▶ _Your instructions_
Count how many lines in the items below contain the string "separation", matching uppercase and lowercase exactly. Reply with the number alone.

▶ _Dataset records_
* * * * * * *
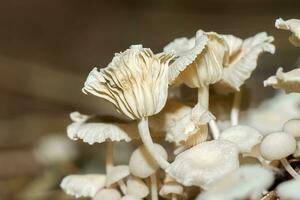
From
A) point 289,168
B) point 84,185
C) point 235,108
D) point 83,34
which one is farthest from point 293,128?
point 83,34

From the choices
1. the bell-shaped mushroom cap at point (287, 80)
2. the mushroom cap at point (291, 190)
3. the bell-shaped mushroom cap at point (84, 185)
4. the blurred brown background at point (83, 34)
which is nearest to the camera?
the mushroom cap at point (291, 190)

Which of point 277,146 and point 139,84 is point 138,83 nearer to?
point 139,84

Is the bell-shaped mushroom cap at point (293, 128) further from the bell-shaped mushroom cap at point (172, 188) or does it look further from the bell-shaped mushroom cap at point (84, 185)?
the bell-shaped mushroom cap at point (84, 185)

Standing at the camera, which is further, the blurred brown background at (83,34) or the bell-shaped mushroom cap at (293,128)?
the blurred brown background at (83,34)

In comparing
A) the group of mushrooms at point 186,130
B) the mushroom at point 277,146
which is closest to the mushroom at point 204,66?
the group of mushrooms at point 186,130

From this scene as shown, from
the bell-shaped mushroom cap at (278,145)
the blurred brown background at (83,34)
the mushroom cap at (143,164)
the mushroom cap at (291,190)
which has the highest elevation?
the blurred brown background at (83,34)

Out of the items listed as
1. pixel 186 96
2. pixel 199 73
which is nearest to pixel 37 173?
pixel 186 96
* * * * * * *
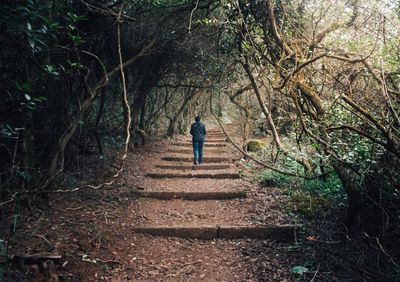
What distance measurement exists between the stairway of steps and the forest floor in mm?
* * * * * * *
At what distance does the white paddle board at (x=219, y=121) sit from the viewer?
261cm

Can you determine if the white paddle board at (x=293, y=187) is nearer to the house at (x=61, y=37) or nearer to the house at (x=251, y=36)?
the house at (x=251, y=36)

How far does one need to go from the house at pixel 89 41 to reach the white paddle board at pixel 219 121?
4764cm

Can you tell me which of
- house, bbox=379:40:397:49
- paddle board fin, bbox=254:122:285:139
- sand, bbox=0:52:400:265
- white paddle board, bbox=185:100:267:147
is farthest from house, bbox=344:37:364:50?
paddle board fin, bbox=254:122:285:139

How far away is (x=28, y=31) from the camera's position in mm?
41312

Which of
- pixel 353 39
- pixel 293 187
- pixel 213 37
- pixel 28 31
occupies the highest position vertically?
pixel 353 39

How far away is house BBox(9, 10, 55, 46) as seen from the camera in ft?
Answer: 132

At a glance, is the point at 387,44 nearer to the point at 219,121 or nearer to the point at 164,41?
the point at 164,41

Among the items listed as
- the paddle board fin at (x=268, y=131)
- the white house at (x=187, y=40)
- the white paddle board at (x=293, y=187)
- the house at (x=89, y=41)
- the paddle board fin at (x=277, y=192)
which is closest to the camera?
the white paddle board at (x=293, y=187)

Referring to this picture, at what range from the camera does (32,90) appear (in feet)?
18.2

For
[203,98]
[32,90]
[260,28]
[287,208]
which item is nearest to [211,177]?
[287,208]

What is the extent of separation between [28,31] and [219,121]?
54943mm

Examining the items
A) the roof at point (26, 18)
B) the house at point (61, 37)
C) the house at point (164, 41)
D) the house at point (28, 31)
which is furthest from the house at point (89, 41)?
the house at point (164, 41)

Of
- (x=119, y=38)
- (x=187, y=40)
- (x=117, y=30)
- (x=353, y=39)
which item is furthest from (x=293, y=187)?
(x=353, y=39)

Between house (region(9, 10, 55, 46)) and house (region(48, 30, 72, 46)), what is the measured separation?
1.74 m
* * * * * * *
▶ _Exercise solution_
2